REQUIRED WORK
1. Answer each question using the article on cameras in special education classrooms.
(a) At what age did Terrence Rideau react badly to the DPT shot?
(b) According to Mara LaViola, what hides many cases of abuse?
(c) On what day and at what time does the House Public Education Committee consider the bill?
2. Extend the article on cameras in special education classrooms, starting after its final sentence.

START EXERCISE TEXT

DALLAS For seven years, Breggett Rideau has pleaded for cameras in the classroom to protect special education students.
Her son, Terrence Rideau, can't walk, can't talk and can neither feed nor clothe himself... but he looks forward to horse therapy, which is designed to build his strength and balance.
"He had an adverse reaction to the DPT shot at four months," Rideau explained. "He was born perfectly normal. It was a vaccine that damaged his brain."
What's more tragic is his experience with special education.
Terrence has come home with broken thumbs, dislocated knees, and Rideau said her son has even been sexually assaulted by a former teacher.
"No child deserves it," she said as tears welled in her eyes. "Abuse at school? At school, man! It's supposed to be the safe place."
Advocates told News 8 there's no way to tell how prevalent abuse of special education students is in Texas. Mediation hides many cases, according to Mara LaViola, a disability rights advocate in Dallas.
But Texas is now one step closer to becoming the first state in the country to require cameras in special education classrooms.
A bill introduced by State Sen. Dan Patrick (R-Houston) this session had already passed the Texas Senate, and the House Public Education Committee considers it on Tuesday at 2 p.m.

END EXERCISE TEXT
START SUPPLIED RECORDS

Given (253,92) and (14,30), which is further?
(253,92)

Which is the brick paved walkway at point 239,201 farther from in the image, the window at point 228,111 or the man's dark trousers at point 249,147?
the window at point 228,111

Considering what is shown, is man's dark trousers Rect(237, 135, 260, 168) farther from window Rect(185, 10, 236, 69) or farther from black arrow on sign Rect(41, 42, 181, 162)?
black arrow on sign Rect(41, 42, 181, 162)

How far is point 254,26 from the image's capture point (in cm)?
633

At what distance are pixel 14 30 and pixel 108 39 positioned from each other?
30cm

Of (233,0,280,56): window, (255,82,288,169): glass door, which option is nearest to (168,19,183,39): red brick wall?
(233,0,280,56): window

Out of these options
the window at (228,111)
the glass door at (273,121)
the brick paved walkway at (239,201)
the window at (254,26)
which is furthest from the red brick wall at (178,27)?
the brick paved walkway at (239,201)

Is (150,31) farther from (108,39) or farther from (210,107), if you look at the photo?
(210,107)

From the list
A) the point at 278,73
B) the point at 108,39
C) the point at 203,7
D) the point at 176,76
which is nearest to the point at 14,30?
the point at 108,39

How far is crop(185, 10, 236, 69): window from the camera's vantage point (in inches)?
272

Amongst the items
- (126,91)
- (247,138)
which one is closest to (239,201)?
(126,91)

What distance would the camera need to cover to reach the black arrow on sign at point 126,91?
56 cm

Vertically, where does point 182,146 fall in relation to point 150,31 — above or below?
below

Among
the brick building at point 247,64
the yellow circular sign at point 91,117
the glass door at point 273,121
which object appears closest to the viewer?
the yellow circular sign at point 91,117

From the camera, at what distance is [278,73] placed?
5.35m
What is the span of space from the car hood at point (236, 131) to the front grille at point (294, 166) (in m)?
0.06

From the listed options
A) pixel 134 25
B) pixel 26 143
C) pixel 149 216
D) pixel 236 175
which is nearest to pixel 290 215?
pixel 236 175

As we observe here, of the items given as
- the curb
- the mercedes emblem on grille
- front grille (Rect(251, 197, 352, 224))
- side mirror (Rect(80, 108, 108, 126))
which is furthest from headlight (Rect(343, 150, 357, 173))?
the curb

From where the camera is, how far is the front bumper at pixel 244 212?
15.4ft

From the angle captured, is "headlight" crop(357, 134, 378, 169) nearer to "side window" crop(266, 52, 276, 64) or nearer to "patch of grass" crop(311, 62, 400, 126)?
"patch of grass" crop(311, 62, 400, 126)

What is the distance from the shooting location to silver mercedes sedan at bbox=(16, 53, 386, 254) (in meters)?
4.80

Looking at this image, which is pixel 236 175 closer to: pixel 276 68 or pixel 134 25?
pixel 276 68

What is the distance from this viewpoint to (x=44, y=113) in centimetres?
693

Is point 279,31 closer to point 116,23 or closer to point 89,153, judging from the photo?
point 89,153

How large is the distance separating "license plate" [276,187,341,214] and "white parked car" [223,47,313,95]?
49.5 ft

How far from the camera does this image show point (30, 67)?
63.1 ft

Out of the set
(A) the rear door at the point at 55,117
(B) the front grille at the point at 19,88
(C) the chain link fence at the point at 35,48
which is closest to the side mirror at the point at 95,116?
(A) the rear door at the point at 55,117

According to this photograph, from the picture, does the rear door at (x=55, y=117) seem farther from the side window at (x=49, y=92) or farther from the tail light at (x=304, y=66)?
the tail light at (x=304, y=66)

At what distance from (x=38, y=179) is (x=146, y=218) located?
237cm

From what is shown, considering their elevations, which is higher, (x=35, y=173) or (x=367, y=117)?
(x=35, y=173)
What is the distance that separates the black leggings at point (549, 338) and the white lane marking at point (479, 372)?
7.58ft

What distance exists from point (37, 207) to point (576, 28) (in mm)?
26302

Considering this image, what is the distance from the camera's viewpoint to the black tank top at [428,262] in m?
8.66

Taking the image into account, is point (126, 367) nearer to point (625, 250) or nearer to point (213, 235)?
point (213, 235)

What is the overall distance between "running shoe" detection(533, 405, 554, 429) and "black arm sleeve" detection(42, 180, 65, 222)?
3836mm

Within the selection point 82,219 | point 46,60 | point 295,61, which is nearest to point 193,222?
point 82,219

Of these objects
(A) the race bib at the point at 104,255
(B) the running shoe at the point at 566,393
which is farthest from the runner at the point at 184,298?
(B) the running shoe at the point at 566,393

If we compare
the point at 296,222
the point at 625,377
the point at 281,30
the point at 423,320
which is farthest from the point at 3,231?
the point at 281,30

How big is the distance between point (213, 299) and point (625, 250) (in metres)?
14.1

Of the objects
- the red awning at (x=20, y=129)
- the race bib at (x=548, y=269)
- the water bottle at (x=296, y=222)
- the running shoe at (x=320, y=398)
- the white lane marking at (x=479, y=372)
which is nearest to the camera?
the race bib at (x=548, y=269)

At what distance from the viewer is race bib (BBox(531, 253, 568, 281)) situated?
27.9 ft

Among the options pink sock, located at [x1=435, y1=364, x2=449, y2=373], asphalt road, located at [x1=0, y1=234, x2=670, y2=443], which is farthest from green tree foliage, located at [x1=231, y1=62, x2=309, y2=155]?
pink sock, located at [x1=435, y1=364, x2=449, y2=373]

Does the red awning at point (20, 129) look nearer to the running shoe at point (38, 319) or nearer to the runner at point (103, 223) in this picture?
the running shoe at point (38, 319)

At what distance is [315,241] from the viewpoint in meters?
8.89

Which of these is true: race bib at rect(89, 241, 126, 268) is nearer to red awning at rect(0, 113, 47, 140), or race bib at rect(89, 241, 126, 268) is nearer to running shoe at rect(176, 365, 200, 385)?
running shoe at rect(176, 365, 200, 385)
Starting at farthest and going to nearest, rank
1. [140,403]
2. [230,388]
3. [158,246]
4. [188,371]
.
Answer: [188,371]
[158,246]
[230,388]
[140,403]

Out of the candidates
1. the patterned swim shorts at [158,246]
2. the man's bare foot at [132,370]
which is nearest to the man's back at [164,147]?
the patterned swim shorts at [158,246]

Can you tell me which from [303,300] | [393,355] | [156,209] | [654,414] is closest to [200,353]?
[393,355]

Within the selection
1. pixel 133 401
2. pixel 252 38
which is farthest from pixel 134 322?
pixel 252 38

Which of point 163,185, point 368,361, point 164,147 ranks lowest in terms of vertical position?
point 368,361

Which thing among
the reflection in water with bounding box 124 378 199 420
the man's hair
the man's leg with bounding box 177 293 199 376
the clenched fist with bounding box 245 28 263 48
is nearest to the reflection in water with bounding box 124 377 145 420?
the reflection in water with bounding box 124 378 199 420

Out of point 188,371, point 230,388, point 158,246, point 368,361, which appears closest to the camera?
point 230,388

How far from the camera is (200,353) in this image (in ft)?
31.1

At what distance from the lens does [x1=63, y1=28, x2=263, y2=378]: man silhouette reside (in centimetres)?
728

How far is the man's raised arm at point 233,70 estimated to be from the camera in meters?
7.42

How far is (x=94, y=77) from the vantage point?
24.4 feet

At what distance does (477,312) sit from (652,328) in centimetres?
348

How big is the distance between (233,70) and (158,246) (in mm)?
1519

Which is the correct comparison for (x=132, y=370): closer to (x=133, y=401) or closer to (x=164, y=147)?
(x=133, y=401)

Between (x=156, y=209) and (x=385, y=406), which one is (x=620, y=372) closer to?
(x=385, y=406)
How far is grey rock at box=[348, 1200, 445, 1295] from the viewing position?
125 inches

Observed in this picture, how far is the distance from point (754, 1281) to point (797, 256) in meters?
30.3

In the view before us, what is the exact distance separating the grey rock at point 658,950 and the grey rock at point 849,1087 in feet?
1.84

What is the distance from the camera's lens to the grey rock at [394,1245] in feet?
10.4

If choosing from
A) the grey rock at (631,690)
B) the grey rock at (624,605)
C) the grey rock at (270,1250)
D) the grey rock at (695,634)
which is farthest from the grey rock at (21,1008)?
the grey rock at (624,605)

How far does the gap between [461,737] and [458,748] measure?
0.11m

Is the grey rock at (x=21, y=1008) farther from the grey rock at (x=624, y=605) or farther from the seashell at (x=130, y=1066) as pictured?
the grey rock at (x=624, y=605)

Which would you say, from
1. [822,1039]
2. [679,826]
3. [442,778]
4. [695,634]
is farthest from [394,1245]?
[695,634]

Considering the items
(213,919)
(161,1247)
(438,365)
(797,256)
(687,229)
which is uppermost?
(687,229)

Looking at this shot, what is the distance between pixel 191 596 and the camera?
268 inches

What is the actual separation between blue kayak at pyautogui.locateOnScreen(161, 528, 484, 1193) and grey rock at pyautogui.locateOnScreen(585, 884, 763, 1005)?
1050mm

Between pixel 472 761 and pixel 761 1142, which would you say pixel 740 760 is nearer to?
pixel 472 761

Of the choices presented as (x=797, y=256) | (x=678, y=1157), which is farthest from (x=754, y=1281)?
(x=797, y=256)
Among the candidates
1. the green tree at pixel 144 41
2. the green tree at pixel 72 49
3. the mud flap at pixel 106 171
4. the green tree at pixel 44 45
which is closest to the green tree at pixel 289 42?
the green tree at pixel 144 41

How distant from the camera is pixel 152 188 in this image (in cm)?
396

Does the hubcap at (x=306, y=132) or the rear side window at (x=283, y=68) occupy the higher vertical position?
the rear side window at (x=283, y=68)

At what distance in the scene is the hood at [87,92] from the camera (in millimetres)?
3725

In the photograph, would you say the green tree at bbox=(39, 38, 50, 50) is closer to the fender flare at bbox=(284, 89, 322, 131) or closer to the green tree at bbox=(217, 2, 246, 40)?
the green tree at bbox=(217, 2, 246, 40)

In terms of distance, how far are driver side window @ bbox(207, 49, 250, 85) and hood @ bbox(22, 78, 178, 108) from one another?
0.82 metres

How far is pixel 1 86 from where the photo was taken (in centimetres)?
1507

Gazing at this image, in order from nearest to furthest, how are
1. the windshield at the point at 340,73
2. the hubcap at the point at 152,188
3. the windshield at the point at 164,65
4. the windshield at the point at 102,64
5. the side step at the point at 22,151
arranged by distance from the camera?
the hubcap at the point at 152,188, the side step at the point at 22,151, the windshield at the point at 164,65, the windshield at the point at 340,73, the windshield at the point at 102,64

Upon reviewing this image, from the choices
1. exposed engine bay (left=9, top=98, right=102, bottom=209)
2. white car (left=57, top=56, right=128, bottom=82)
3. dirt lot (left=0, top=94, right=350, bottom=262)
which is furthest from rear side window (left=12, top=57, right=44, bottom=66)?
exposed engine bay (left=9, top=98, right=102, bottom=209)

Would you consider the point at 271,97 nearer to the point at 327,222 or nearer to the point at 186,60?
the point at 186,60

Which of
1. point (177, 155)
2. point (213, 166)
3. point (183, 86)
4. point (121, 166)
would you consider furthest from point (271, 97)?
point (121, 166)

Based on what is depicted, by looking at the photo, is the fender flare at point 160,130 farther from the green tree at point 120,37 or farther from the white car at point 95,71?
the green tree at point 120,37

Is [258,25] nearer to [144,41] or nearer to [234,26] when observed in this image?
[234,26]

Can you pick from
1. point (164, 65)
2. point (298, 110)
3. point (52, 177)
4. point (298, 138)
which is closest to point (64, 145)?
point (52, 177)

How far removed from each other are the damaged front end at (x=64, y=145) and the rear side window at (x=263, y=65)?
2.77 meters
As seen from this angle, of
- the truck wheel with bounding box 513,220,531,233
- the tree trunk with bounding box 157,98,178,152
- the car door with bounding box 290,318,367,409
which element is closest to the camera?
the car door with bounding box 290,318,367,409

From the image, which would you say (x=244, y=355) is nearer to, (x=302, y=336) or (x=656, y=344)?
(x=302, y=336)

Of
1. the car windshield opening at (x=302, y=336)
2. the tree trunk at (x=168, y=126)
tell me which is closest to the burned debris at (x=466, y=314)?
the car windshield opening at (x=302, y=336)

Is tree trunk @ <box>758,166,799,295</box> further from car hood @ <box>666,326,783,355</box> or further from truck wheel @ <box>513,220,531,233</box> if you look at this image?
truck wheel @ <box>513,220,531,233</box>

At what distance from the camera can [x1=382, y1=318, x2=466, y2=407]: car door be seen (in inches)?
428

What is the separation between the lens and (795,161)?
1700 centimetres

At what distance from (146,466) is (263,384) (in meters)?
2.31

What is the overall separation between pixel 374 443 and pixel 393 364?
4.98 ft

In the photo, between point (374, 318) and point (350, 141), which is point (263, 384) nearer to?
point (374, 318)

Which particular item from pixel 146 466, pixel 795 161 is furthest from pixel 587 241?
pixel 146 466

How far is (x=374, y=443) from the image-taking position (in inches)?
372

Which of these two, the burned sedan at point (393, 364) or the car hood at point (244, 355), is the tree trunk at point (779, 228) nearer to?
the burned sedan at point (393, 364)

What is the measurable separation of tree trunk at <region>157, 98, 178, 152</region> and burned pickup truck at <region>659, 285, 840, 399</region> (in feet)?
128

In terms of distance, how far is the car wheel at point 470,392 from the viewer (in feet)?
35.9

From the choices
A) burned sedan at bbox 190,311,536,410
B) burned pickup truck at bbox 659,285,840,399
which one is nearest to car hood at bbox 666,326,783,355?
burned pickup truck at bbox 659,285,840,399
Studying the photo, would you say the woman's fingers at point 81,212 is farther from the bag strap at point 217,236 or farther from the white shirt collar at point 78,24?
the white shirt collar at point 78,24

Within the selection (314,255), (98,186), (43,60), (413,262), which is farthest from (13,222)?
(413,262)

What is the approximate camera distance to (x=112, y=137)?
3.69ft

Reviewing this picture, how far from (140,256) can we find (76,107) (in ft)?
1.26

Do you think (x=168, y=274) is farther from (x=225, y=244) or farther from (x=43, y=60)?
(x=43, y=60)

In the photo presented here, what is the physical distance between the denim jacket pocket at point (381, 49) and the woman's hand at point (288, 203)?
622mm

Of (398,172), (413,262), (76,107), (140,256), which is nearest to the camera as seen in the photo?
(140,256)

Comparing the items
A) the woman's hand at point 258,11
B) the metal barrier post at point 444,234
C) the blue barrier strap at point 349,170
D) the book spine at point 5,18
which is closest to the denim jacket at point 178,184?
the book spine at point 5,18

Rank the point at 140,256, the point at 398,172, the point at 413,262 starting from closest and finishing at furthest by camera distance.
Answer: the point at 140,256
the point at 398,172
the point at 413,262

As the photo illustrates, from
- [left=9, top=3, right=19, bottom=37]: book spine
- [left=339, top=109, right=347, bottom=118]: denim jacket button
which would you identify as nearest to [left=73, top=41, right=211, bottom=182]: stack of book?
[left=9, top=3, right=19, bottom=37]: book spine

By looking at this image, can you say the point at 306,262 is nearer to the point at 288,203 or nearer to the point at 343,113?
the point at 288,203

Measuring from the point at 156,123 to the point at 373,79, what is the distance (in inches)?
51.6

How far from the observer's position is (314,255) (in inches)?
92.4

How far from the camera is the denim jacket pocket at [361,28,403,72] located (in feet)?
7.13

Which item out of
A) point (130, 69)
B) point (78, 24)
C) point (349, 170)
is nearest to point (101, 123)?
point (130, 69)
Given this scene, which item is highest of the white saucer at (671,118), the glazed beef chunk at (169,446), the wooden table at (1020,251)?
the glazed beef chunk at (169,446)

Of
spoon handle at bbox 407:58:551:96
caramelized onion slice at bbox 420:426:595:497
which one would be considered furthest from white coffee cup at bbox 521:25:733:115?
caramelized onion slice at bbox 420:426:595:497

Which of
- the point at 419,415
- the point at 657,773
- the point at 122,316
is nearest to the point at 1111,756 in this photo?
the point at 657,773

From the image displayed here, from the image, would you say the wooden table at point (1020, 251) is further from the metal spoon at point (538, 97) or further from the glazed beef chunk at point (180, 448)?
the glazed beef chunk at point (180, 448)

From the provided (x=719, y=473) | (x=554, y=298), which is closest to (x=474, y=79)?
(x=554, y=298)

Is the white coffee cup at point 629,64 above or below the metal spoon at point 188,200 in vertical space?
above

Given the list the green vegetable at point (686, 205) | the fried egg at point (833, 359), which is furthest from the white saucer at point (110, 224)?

END SUPPLIED RECORDS

RESULTS BY TASK
1.
(a) At four months.
(b) Mediation.
(c) On Tuesday at 2 p.m.

2.
If eventually passed by the House and signed into law, Texas would become the first state in the country requiring cameras in special ed classrooms.
Some groups have concerns, but there is no organized opposition.
"This could possibly be a double-edged sword, but I think for the safety of the educators and the safety of the students, we would not oppose it," said Rena Honea, president of the Dallas Chapter of Alliance/AFT, one of the state's largest teachers unions representing 65,000 educators.
The Texas Council of Administrators of Special Education said it is officially neutral on cameras in the classroom. That organization did have concerns about the legislature passing the costs of the system to already-strapped school districts.
The Legislative Budget Board reported this would affect about 73,375 special education students.
"If one camera was required for every five students, a minimum of 14,675 cameras would be required to be made available for installation statewide," the LBB wrote. "The estimated minimum cost to purchase an inexpensive camera with limited-quality video or audio is $150 per camera, or $2.2 million total. If schools chose to install the cameras, there would be additional costs for installation and maintenance of the cameras."
In addition, TCASE said it is concerned that the legislature would require these cameras to be in place by this fall.
Breggett only wants accountability and to ensure school is a safe place for the most vulnerable children including her only one.